Exercise requirements >> Write out, word for word, the passage of the Ford dealers article that begins with the words containing "Ford dealers cover" and ends with "handled the money.".

Ford dealers cover parking for breast cancer patients
After surgery for breast cancer in 2003, Kathy Wagler faced 35 radiation treatments that required her to show up at UPMC Mercy Hospital five afternoons a week for seven straight weeks.
Her husband, Jim, picked her up each day at Crivelli Ford in Hopewell, Beaver County, where she is president, drove her to Mercy in Pittsburgh’s Uptown neighborhood for the appointmentsand then took her back towork.
She never gave a thought to paying for gas and parking during those 50-mile round trips because her husband quietly handled the money.
But for those facing such treatments alone or with limited financial means, those costs can add up quickly and become an additional burden to getting well.
That’s why Ms. Wagler proposed a group of Ford automotive dealers recognize Breast Cancer Awareness Month by picking up parking expenses for patients last week at UPMC Hillman Cancer Center, Shadyside.

Recorded information >>
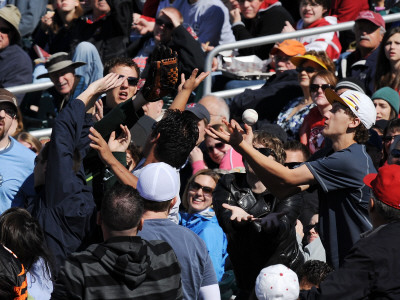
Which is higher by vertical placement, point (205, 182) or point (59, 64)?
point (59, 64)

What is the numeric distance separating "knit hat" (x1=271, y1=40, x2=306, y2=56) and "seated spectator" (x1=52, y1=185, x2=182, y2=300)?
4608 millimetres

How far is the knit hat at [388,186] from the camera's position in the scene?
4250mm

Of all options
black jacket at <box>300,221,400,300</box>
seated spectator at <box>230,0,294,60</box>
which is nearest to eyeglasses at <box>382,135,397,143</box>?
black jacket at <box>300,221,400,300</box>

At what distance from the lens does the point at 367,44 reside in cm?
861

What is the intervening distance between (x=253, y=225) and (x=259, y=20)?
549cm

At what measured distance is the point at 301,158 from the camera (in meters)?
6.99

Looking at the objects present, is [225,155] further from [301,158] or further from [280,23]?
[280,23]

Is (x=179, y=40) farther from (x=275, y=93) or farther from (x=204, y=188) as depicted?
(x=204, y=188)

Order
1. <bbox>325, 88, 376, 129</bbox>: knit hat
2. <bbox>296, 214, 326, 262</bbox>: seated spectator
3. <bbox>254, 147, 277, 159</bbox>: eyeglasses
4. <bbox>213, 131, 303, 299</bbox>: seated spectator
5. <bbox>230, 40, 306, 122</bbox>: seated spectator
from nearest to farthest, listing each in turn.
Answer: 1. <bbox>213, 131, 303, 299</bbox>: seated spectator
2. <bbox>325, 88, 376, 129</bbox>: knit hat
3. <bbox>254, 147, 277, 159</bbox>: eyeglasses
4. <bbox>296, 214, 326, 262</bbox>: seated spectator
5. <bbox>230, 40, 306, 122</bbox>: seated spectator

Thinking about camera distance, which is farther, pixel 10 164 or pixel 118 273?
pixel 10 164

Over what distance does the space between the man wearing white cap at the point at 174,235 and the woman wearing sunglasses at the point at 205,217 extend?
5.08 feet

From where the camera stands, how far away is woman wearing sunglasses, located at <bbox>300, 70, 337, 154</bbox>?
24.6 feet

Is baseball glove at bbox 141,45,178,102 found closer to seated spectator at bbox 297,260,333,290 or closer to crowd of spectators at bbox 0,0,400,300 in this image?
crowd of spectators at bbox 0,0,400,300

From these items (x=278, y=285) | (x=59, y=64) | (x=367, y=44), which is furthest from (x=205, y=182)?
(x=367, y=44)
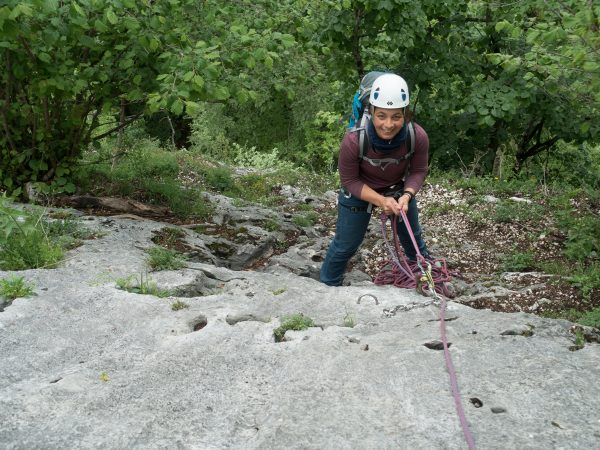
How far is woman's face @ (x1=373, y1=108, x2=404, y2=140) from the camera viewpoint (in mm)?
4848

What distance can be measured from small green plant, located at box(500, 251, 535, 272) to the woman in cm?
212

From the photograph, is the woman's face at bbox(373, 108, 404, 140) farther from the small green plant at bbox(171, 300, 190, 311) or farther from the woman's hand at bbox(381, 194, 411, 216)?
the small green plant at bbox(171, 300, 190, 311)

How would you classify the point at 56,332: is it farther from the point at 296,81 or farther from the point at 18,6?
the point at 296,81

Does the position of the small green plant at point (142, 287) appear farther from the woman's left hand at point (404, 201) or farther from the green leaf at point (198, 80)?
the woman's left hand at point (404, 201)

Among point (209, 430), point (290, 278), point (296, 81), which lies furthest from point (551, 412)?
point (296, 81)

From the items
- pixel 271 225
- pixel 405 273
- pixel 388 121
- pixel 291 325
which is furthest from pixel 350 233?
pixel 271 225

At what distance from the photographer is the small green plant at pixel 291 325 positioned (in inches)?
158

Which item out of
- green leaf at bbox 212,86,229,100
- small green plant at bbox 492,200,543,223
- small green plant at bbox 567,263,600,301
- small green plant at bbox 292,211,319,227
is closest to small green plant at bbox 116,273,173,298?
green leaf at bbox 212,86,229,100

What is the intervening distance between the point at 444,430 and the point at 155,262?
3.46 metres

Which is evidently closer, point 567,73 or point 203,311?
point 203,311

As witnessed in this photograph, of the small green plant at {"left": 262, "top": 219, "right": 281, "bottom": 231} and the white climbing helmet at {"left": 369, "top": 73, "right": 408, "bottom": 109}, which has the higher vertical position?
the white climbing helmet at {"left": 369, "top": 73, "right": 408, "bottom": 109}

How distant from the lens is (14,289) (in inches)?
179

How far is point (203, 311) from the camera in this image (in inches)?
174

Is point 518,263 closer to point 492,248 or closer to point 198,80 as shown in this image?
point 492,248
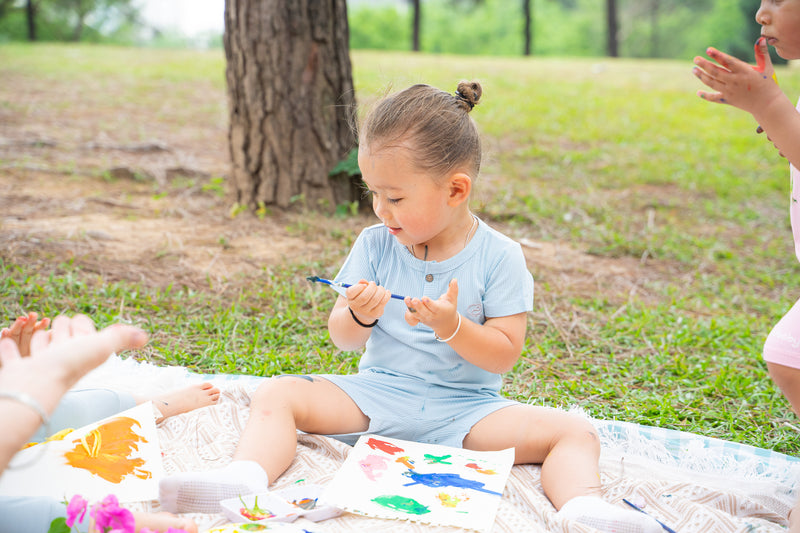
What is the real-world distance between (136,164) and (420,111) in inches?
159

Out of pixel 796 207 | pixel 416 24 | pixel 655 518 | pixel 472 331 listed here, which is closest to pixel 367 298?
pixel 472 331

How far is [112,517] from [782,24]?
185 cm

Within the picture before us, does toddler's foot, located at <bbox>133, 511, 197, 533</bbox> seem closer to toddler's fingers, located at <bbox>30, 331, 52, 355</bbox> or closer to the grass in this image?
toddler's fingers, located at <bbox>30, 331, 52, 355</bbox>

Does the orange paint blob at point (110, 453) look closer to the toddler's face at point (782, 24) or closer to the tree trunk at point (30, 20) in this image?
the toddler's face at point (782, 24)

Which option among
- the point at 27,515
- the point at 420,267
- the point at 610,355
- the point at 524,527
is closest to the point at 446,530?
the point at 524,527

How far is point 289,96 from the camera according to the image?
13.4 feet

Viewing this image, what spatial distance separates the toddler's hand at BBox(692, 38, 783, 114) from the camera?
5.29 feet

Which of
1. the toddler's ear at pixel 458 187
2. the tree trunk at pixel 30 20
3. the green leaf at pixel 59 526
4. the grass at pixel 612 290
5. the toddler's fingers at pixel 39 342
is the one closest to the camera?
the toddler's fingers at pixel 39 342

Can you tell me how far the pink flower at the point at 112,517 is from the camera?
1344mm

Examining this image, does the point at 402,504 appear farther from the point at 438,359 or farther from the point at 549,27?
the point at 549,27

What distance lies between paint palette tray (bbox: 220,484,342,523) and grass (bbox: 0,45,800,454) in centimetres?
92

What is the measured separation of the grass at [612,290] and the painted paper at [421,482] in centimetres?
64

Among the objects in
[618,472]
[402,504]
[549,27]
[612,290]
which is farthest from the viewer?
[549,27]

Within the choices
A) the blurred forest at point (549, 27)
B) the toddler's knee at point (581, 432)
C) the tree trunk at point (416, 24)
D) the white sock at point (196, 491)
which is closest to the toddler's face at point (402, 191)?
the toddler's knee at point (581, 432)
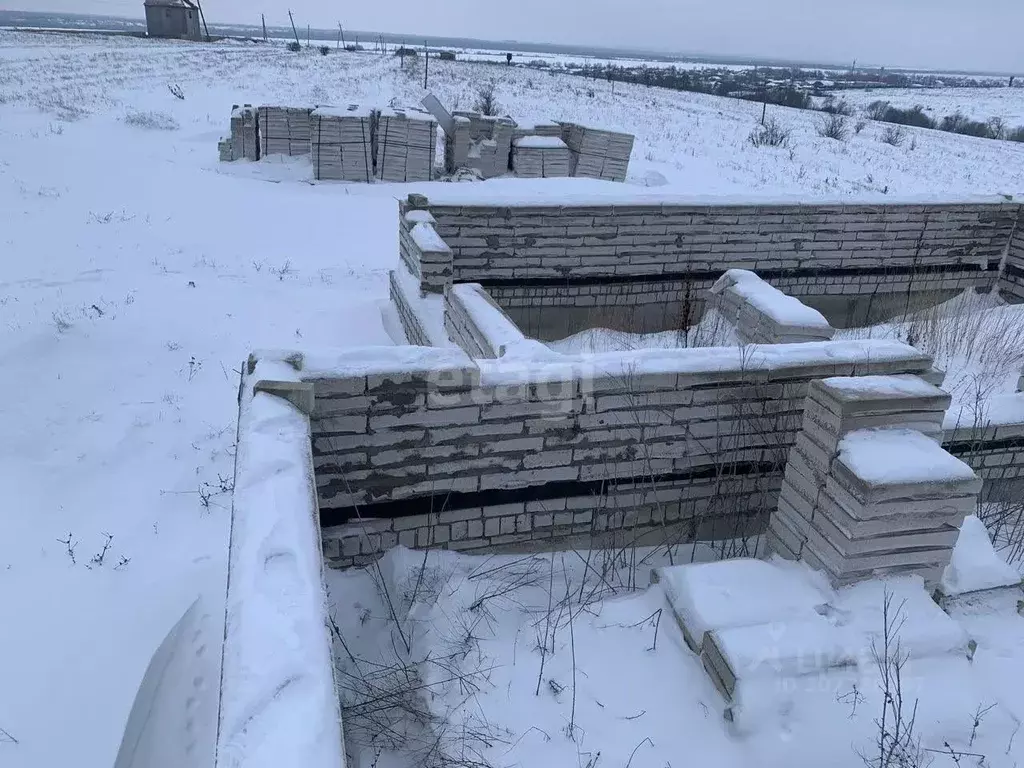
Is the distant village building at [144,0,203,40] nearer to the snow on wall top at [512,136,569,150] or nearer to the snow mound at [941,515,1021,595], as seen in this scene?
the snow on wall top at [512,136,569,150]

--

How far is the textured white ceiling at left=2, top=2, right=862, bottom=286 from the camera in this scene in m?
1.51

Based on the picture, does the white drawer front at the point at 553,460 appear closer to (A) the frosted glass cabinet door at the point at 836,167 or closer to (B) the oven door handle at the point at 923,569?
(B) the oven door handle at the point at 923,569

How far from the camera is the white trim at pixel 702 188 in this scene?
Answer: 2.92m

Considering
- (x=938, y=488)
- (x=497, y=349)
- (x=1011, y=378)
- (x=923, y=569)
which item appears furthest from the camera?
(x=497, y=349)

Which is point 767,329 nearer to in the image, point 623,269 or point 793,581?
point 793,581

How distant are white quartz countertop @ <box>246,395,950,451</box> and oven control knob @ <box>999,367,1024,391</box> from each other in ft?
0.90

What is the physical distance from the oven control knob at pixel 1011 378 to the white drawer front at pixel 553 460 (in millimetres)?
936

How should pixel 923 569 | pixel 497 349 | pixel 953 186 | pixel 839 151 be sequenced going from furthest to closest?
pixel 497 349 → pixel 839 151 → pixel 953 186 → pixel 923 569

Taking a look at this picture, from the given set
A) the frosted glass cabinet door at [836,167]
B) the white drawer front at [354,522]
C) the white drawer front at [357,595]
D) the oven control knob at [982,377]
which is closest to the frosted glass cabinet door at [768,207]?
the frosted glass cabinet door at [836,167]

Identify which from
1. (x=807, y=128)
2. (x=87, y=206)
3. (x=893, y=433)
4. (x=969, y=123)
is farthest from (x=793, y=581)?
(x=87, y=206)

Result of this task >>
Ford dealers cover parking for breast cancer patients
After surgery for breast cancer in 2003, Kathy Wagler faced 35 radiation treatments that required her to show up at UPMC Mercy Hospital five afternoons a week for seven straight weeks.
Her husband, Jim, picked her up each day at Crivelli Ford in Hopewell, Beaver County, where she is president, drove her to Mercy in Pittsburgh’s Uptown neighborhood for the appointmentsand then took her back towork.
She never gave a thought to paying for gas and parking during those 50-mile round trips because her husband quietly handled the money.